Hasankeyf’in açık hava müzesi özelliğini taşıdığını söyleyen Yalçın, şunları belirtti: “Hasankeyf, tarih öncesi dönemlerden başlayarak Helenistik dönemden Büyük Selçuklular’a kadar pek çok farklı kültürün mirasını barındıran özgün bir doğal ve arkeolojik SİT alanıdır. Tarihi Ilısu kaplıcalarının kaynağında yapılmakta olan Ilısu Barajı su tuttuğunda, bazı bilim insanlarına göre Göbeklitepe ile aynı yaştaki antik Hasankeyf kenti sulara gömülecek, çoğu henüz kazılmamış olan 289 höyük de risk altında olacak. Antik kentin üzerine kurulduğu kaya kütlesinin, Dicle Nehri ve onunla birleşen küçük akarsuların 100 binlerce yıllık aşındırması sonucu meydana geldiği düşünülmektedir. Hasankeyf ve çevresini besleyen Dicle nehrinin alüvyonları altında, insanlık tarihine ışık tutacak daha kim bilir kaç uygarlığın kalıntıları var.”
“HASANKEYF PARA HIRSINA KURBAN EDİLMEMELİ”
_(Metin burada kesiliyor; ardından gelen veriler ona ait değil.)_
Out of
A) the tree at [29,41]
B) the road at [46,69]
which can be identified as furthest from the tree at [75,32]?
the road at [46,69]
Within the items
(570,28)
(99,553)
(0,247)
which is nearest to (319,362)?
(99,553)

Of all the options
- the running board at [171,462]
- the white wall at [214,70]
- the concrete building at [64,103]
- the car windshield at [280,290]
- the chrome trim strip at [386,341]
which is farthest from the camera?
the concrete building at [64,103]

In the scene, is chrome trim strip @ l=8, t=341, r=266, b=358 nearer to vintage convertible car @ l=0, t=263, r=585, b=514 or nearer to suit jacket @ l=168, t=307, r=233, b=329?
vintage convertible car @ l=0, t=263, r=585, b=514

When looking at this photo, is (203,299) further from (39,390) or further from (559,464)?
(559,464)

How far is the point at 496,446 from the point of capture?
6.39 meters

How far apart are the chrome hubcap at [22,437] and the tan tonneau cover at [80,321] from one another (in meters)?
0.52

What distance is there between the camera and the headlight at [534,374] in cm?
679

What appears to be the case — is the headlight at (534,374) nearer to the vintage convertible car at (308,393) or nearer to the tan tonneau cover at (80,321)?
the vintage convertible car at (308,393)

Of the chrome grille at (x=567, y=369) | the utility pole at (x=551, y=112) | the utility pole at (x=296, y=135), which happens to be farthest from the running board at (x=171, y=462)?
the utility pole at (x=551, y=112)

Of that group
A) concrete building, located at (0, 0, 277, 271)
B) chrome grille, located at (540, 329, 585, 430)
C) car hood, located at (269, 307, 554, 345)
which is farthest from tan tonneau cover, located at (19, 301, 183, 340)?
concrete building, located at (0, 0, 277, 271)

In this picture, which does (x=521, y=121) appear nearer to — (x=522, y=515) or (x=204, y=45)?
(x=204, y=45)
Barajla birlikte yörede yaşayan insanların tüm geçmişi ve geleceğinin de sular altında kalacağını ifade eden Yalçın, Dicle vadisinin ekolojik, tarihi ve kültürel yapısının onarılmaz biçimde bozulacağını kaydetti.
Yalçın, bugün bitme aşamasına gelen Ilısu Projesi yapılırken, ulusal ve uluslararası birçok sözleşme ve yasanın dikkate alınmadığını da vurguladı.
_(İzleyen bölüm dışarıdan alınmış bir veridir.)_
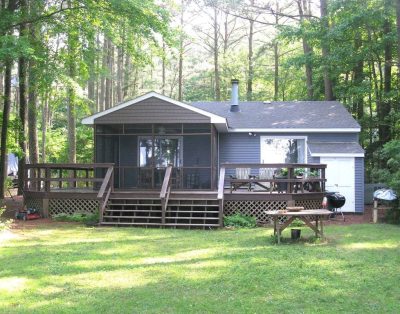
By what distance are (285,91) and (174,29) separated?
19170 millimetres

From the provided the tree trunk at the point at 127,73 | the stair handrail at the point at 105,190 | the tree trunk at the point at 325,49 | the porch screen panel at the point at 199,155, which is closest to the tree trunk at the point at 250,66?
the tree trunk at the point at 127,73

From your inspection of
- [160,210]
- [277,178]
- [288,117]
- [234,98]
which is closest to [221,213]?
[160,210]

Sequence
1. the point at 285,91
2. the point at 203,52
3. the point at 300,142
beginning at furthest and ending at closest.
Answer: the point at 203,52
the point at 285,91
the point at 300,142

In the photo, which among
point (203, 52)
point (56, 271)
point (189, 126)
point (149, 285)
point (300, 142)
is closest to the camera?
point (149, 285)

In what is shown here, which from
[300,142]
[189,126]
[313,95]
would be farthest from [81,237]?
[313,95]

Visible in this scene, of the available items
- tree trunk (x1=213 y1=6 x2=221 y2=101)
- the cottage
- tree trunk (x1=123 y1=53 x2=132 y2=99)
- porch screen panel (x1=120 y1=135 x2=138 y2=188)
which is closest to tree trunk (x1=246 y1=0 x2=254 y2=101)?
tree trunk (x1=213 y1=6 x2=221 y2=101)

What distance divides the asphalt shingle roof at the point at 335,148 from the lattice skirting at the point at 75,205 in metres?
7.37

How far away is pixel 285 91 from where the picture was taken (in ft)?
106

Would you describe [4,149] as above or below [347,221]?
above

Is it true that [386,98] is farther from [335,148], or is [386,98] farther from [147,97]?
[147,97]

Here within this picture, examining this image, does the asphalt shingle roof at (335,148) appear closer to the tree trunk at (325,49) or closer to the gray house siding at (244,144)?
the gray house siding at (244,144)

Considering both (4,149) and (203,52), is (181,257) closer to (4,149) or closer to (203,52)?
(4,149)

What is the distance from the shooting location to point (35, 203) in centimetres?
1388

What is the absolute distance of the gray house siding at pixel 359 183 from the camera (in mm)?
15281
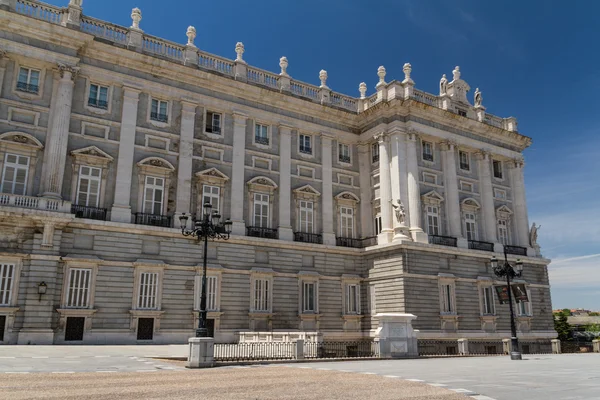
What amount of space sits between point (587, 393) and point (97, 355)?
53.7 ft

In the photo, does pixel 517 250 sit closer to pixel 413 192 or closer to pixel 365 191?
pixel 413 192

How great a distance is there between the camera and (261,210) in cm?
3145

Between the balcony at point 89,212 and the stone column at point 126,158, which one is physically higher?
the stone column at point 126,158

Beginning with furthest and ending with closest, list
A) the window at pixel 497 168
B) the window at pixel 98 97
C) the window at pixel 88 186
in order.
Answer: the window at pixel 497 168 → the window at pixel 98 97 → the window at pixel 88 186

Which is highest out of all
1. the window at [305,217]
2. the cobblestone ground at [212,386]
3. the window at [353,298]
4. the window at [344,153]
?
the window at [344,153]

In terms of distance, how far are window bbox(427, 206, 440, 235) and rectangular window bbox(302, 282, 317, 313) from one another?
30.5 feet

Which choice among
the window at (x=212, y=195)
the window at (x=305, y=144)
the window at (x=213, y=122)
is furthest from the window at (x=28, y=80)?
the window at (x=305, y=144)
Yalçın, “Projenin bilimsel bir Çevre Etki Değerlendirme (ÇED) raporu dahi bulunmamaktadır. Hasankeyf, enerji bahanesiyle sermayenin para hırsına kurban edilmemelidir. Dünya kültür mirasının bir parçası olan Hasankeyf’in korunarak geleceğe taşınmasının, tarihsel bir sorumluluk olduğunun bilinciyle, herkesi Hasankeyf’in korunması mücadelesine katılmaya çağırıyoruz” dedi.
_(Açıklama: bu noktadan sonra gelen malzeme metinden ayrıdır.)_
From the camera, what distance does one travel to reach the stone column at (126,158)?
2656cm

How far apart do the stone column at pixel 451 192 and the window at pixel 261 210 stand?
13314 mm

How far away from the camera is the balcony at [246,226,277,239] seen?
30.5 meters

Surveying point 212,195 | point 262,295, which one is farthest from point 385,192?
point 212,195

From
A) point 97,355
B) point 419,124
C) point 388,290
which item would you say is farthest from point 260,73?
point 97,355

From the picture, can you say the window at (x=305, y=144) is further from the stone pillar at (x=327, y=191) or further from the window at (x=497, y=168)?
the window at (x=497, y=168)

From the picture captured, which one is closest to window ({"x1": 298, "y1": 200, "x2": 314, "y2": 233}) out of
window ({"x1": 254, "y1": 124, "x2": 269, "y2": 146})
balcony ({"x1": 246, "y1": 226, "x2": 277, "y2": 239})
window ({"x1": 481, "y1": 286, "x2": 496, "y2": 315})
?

“SULAR ÖZGÜRCE AKARSA YAŞAM VAR”
HDP Ekoloji Komisyonu üyesi Turgut İner ise, yaptığı konuşmada Hasankeyf’te geçtiğimiz günlerde yaşanan yangına dikkat çekti.
Kentin kimler tarafından yakıldığının hala belli olmadığını ve ne kadar hasar olduğunu bilmediklerini söyleyen İner, Hasankeyf’i Yaşatma Girişimi’ne inceleme izni verilmesi gerektiğini söyledi. İner, “Binlerce yıllık insanlık tarih yakılmak istendi. Orada milyonlarca canlı ve ekoloji sistemine sahip alan zarar görecek. Dicle Vadisi 400 km boyunca gittiği her yere hayat veriyor. Sular özgür akarsa ancak yaşam vardır, ekosistem vardır” diye konuştu.
Eylem, yapılan konuşmaların ardından alkışlarla son buldu.
PİRHA/İZMİR
Yoruma kapalı.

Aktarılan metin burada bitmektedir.